Alan Jablonski, who had a breakout year in baseball, looks forward to leading the football team to victory this fall.


The pitcher was ahead in the count, 0 and 2, after firing two strikes by Dunlap leadoff hitter Alan Jablonski.

Jablonski fouled off a few pitches and took a couple more for balls before drilling a single up the middle that nearly took the pitcher’s head off.

The at-bat was typical of his patience and smarts at the plate, said Dunlap coach Tom

Wooden, who called Jablonski the “spark” of the team’s offense.

“Alan is not afraid to get behind in the count,” Wooden said. “Even with two strikes, he is able to find a good pitch and drive it. He’s not a power hitter, but he’ll hit the ball hard somewhere.”

Jablonski, a junior, hit a Mid-Illini Conference-best .479 this spring. His 56 hits were by-far the most in the conference (no other player had more than 43 hits). He led the conference with 39 runs scored (tied with Washington’s Alex Wilson) and he stole 12 bases, which put him in the top five in the conference.

Jablonski politely declined to talk about his own stats, though. He said he would rather talk about the team.

“The team comes first,” he said. “I wish we could have won a few more games. We had a good team, with a lot of great players. We just didn’t get as many wins as we hoped we would get.”

Dunlap finished the season with a 4-10 conference record and 11-20 overall.

Wooden said the “team first” comment exemplifies what Jablonski is all about.

“He’s a quiet kid who just goes out there and does his job,” Wooden said. “He’s not one to brag much about himself. He was one of our leaders this season, but he did it by example.”

This summer, Jablonski is putting the “team first” mantra to work again — for football.

The Eagle football team, which only lost one regular season game and advanced to the playoffs last year, lost several key seniors including quarterback Joe Cicciarelli.

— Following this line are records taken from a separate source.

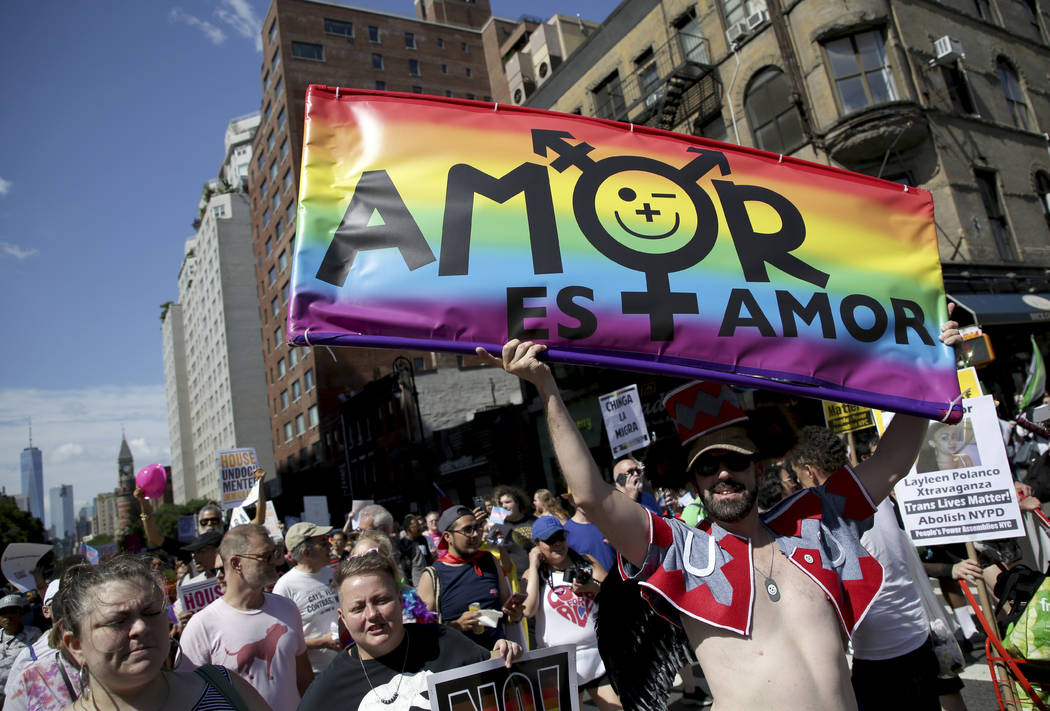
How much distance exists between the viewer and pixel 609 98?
2380 cm

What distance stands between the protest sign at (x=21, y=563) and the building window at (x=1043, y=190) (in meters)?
23.2

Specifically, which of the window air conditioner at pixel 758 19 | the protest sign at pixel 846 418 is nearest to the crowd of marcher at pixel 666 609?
the protest sign at pixel 846 418

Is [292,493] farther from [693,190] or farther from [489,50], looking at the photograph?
[693,190]

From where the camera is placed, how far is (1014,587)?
3604mm

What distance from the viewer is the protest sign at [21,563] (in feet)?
23.2

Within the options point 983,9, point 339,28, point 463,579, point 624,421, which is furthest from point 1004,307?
point 339,28

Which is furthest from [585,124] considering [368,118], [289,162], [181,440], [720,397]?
[181,440]

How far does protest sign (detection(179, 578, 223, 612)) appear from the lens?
5.95 meters

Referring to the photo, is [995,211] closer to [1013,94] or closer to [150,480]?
[1013,94]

Jablonski is in the mix to take over the starting quarterback position, but he has been battling a shoulder injury so he might play at wide receiver instead.

“I just want to help the team any way I can,” he said. “If the coaches think I’m ready to play quarterback, then I’ll do my best. If I’m at wide receiver, I’ll do my best there, too. I just want to get back to the playoffs again.”

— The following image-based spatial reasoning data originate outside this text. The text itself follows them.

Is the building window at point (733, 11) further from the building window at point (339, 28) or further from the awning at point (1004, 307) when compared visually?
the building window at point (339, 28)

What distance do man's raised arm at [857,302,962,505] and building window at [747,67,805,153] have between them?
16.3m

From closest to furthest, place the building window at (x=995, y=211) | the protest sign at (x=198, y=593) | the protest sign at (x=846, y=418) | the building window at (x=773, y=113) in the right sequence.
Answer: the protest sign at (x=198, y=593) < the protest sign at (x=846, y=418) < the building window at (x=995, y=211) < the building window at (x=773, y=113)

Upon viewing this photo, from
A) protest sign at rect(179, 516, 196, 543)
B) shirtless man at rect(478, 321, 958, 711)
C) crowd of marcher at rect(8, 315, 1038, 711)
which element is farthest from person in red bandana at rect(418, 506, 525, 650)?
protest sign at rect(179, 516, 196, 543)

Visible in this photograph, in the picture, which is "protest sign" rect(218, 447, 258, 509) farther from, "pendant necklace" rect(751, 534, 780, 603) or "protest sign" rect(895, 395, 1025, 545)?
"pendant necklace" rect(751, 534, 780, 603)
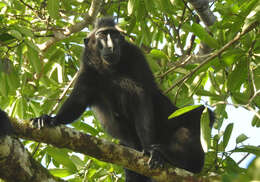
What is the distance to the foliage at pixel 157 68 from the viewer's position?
3461 mm

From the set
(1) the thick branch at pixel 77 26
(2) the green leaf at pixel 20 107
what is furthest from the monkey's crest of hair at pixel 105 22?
(2) the green leaf at pixel 20 107

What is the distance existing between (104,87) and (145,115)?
758 mm

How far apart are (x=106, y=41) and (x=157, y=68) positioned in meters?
0.89

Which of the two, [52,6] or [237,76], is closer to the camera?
[237,76]

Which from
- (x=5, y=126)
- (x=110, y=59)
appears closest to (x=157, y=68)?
(x=110, y=59)

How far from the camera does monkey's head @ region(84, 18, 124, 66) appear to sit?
5247 millimetres

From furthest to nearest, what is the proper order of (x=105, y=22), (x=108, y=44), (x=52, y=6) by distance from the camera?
(x=105, y=22), (x=108, y=44), (x=52, y=6)

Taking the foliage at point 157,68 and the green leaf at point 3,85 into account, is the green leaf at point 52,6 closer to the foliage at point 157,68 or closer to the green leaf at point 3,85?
the foliage at point 157,68

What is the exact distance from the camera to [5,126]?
3082 mm

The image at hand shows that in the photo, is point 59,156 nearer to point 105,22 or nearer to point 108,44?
point 108,44

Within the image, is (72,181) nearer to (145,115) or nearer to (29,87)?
(145,115)

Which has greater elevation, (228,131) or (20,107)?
(20,107)

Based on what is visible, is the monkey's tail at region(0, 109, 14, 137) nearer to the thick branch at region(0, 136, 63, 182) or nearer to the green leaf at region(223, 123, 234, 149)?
the thick branch at region(0, 136, 63, 182)

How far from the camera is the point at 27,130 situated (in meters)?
3.37
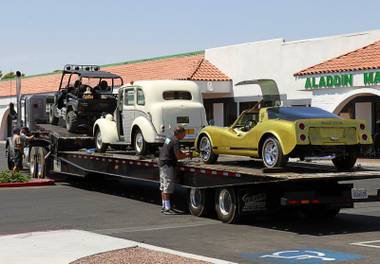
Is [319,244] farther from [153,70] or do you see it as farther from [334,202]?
[153,70]

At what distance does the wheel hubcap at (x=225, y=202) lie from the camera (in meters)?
12.5

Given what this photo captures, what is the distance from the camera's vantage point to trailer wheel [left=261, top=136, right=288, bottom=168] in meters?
11.5

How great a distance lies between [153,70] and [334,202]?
30.4 m

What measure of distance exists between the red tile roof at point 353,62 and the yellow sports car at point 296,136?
1615 cm

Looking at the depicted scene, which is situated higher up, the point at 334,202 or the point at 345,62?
the point at 345,62

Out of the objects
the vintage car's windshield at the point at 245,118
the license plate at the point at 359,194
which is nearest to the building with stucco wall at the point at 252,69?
the vintage car's windshield at the point at 245,118

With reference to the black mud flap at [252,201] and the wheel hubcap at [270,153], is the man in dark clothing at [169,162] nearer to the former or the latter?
the black mud flap at [252,201]

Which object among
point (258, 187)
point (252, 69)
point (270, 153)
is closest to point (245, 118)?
point (270, 153)

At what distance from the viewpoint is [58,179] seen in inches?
882

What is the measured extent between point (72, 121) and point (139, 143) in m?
4.96

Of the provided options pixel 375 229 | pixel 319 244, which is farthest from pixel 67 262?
pixel 375 229

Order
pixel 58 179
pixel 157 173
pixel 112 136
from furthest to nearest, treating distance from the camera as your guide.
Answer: pixel 58 179 < pixel 112 136 < pixel 157 173

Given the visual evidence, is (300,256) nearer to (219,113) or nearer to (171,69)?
(219,113)

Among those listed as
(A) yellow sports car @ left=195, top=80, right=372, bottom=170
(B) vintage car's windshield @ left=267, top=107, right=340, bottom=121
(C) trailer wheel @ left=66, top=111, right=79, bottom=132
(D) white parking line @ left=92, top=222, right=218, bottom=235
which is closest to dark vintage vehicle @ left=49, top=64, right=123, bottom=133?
(C) trailer wheel @ left=66, top=111, right=79, bottom=132
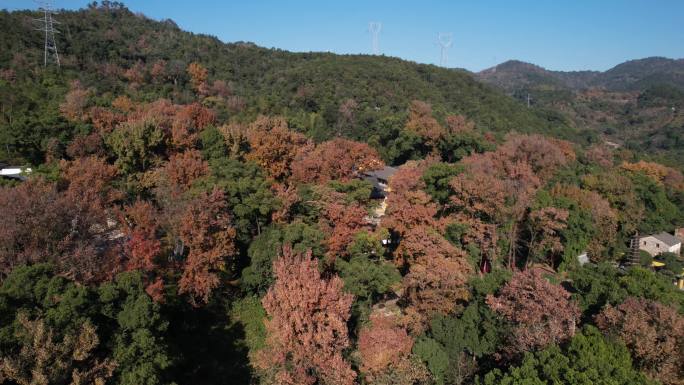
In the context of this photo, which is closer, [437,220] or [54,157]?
[437,220]

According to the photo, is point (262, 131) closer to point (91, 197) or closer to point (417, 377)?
point (91, 197)

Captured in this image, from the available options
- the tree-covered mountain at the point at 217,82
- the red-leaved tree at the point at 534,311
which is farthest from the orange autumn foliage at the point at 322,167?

He will be one of the few seniors on a young, inexperienced team, but he said he doesn’t consider himself the team leader.

“I’ll just go out and play my hardest. That will be how I show leadership,” he said.

That is quite a contrast from Cicciarelli, who was known to walk up and down the sideline and “fire up” the other players on the bench.

He is working in the weight room to strengthen his shoulder. He is playing summer baseball, but strictly as a designated hitter so he doesn’t have to throw.

Alan, the son of Jeff and Jeanine Jablonski, said baseball is his favorite sport.
He started playing when he was a little boy, but he wasn’t a standout player at first.

“They just stuck me in the outfield,” he said, laughing. “I got better over time.”

 He said would like to earn a scholarship to play college baseball after he graduates from high school in 2009.

“I still have another year to think about that,” he said. “But, I’m going to work really hard at it.”